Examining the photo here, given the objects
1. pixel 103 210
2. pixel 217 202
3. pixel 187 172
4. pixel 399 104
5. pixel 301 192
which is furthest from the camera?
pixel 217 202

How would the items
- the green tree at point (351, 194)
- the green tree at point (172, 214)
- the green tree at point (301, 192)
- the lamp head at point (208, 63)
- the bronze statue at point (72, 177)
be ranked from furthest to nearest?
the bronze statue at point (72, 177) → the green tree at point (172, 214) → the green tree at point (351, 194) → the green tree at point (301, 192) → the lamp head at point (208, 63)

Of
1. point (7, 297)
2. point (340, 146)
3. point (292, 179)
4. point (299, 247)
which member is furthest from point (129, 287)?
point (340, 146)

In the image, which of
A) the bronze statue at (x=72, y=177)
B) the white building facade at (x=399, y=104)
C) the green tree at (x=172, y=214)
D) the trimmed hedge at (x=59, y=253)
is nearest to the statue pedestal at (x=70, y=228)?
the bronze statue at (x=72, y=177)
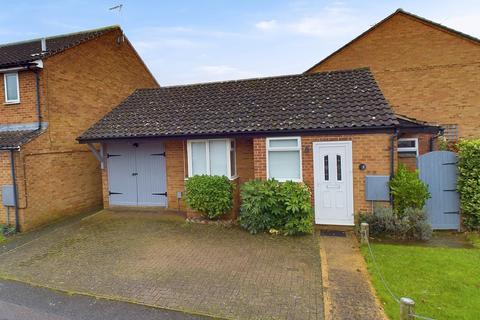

────────────────

Write out every line above word for word, leaving out the picture.

Exercise result →
Examining the photo here, given the objects
1. pixel 103 210
2. pixel 217 202
3. pixel 187 172
4. pixel 399 104
5. pixel 301 192
which is furthest from the camera?
pixel 217 202

How would the items
- the green tree at point (351, 194)
- the green tree at point (172, 214)
- the green tree at point (301, 192)
- the lamp head at point (208, 63)
- the bronze statue at point (72, 177)
be ranked from furthest to nearest?
the bronze statue at point (72, 177) → the green tree at point (172, 214) → the green tree at point (351, 194) → the green tree at point (301, 192) → the lamp head at point (208, 63)

Of
1. point (7, 297)
2. point (340, 146)
3. point (292, 179)
4. point (299, 247)
which member is furthest from point (129, 287)?
point (340, 146)

In the image, which of
A) the bronze statue at (x=72, y=177)
B) the white building facade at (x=399, y=104)
C) the green tree at (x=172, y=214)
D) the trimmed hedge at (x=59, y=253)
is nearest to the statue pedestal at (x=70, y=228)?
the bronze statue at (x=72, y=177)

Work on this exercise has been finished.